If your aim is to interchange data with matlab, it's fairly easy to write the data into a format matlab can read; you can use the matOpen/matPutVariable API from matlab, or just write it out as an HDF5 array that matlab can read. Or you can just write out the array in raw Fortran binary as below and have matlab read it.

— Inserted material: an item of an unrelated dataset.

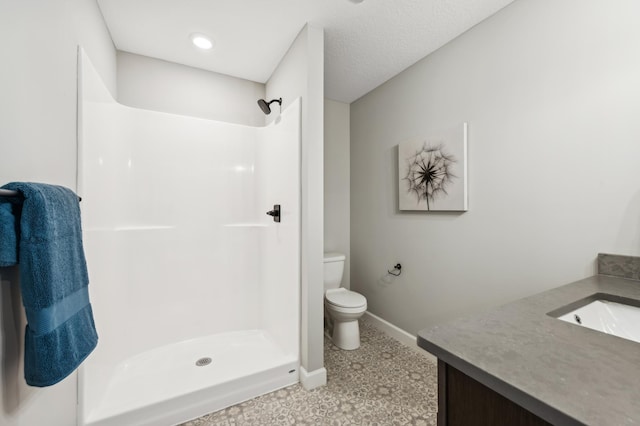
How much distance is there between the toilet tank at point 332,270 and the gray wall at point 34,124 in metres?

If you must use ascii to write out huge arrays (which, as mentioned, is a bad and slow idea) then you're running into problems with default record lengths in list-drected IO. Best is to generate at runtime a format string which correctly describes your output, and safest on top of this for such large (~5000 character wide!) lines is to set the record length explicitly to something larger than what you'll be printing out so that the fortran IO library doesn't helpfully break up the lines for you.
In the code below,
WRITE(rowfmt,'(A,I4,A)') '(',numcols,'(1X,I6))'
generates the string rowfmt which in this case would be (762(1X,I6)) which is the format you'll use for printing out, and the RECL option to OPEN sets the record length to be something bigger than 7*numcols + 1.
PROGRAM test3
IMPLICIT NONE
INTEGER :: i, j, k, numrows, numcols
INTEGER, DIMENSION(:,:), ALLOCATABLE :: a
CHARACTER(LEN=30) :: rowfmt
INTEGER :: txtclock, binclock
REAL :: txttime, bintime
numrows=5001
numcols=762
ALLOCATE(a(numrows,numcols))
k=1
DO i=1,SIZE(a,1)
DO j=1,SIZE(a,2)
a(i,j)=k
k=k+1
END DO
END DO
CALL tick(txtclock)
WRITE(rowfmt,'(A,I4,A)') '(',numcols,'(1X,I6))'
OPEN(UNIT=12, FILE="aoutput.txt", ACTION="write", STATUS="replace", &
RECL=(7*numcols+10))
DO i=1,numrows
WRITE(12,FMT=rowfmt) (a(i,j), j=1,numcols)
END DO
CLOSE(UNIT=12)
txttime = tock(txtclock)
CALL tick(binclock)
OPEN(UNIT=13, FILE="boutput.dat", ACTION="write", STATUS="replace", &
FORM="unformatted")
WRITE(13) a
CLOSE(UNIT=13)
bintime = tock(binclock)
PRINT *, 'ASCII time = ', txttime
PRINT *, 'Binary time = ', bintime
CONTAINS
SUBROUTINE tick(t)
INTEGER, INTENT(OUT) :: t
CALL system_clock(t)
END SUBROUTINE tick
! returns time in seconds from now to time described by t
REAL FUNCTION tock(t)
INTEGER, INTENT(IN) :: t
INTEGER :: now, clock_rate
call system_clock(now,clock_rate)
tock = real(now - t)/real(clock_rate)
END FUNCTION tock
END PROGRAM test3

This may be a very roundabout and time-consuming way of doing it, but anyway... You could simply print each array element separately, using advance='no' (to suppress insertion of a newline character after what was being printed) in your write statement. Once you're done with a line you use a 'normal' write statement to get the newline character, and start again on the next line. Here's a small example:
program testing
implicit none
integer :: i, j, k
k = 1
do i=1,4
do j=1,10
write(*, '(I2,X)', advance='no') k
k = k + 1
end do
write(*, *) '' ! this gives you the line break
end do
end program testing
When you run this program the output is as follows:
1 2 3 4 5 6 7 8 9 10
11 12 13 14 15 16 17 18 19 20
21 22 23 24 25 26 27 28 29 30
31 32 33 34 35 36 37 38 39 40

Using an "*" is list-directed IO -- Fortran will make the decisions for you. Some behaviors aren't specified. You could gain more control using a format statement. If you wanted to positively identify row boundaries you write a marker symbol after each row. Something like:
DO i=1,numrows
WRITE(12,*) a(i,:)
write (12, '("X")' )
END DO
Addendum several hours later:
Perhaps with large values of numcols the lines are too long for some programs that are you using to examine the file? For the output statement, try:
WRITE(12, '( 10(2X, I11) )' ) a(i,:)
which will break each row of the matrix, if it has more than 10 columns, into multiple, shorter lines in the file.